Beaming Isn’t as Easy as It Looks
The Samsung commercial makes beaming look easy. Google claims Android Beam lets users share with a single tap. Is it really this easy? No. Beaming only works after both mobile devices have been setup properly. Before I wrote this article, I couldn’t even get beaming to work between my Samsung Galaxy S III and a Nexus 7 tablet. But once I setup both devices properly and learned a few tricks, beaming now works almost 100% of the time. This article will teach you how to beam like a pro.
How to Beam Like a Pro
The section will teach you how to setup your devices and use Android Beam.
- In order to beam items from one phone to another, you need two Android devices that have NFC support. Here’s a list of all of the phones with NFC support.
- Before trying to beam you must go to Settings/More Settings and make sure NFC is checked and Android Beam is enabled on both devices.
- Now you’re ready to beam, but before you can do so, you need to open the app you wish to beam from. A list of supported apps is displayed later in this article.
- Next, you need to locate the item you want to beam. You can beam web pages, contacts, maps, YouTube videos and much more.
- Finally, you need to hold the backs of your two mobile devices together until you hear a chiming sound. If this doesn’t happen in a few seconds, move your devices apart and then back together.
Troubleshooting Tips: Beaming won’t work unless the screen on the destination device is unlocked. You do not need to tap the two devices together, but they do need to be very close. When beaming from a phone to a tablet, you may need to move your phone around on the back of the tablet to find the spot where the NFC module is located.
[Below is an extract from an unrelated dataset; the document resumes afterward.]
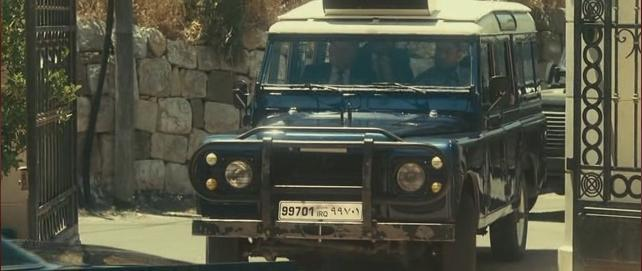 Land-Rover V8 Stage 1 Station Wagon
- After you hear the chime, you need to quickly touch the item you want to beam. If you do this correctly, you’ll see the screen shrink and hear a two-tone confirmation sound.
If you press too long, you’ll hear a fast four-part tone that goes from high to low and you’ll need to beam again. If you wait to touch the screen until after the image grows back, you need to move the two devices apart and beam again. If you touch outside of the shrunken item, it won’t beam.
- After performing all of the steps above, the beamed item should appear on the other devices’ screen. Although this may seem like a lot of steps to follow, once you get the hang of it, it’s pretty easy and you’ll want to beam all of the time.
In order to accept a beamed You Tube video on devices like a Samsung Galaxy S III, you need to touch “OK” when you see this message:
Good Luck Trying to Beam a Music Playlist
Want to beam a music playlist like you see in the Samsung commercial? What about a photo or video that you took with the camera on your phone? You can’t do that with Android Beam (running on Android 4.0-powered devices). Fortunately, there are several solutions to these problems.
- Use S Beam running on Two Galaxy S IIIs — NFC is great for transferring things like contacts or URLs that point to maps or YouTube videos, but it’s not ideal for large files like videos. That’s why S Beam uses NFC for device pairing and Wi-Fi Direct for high-speed data transfer. Wi-Fi Direct is capable of data speeds around 250 Mbps, but because the Galaxy S III supports Wi-Fi channel bonding, files can be transferred at speeds up to 300Mbps. Of course your mileage may vary, depending on the distance from your wireless access point and the amount of interference in your area.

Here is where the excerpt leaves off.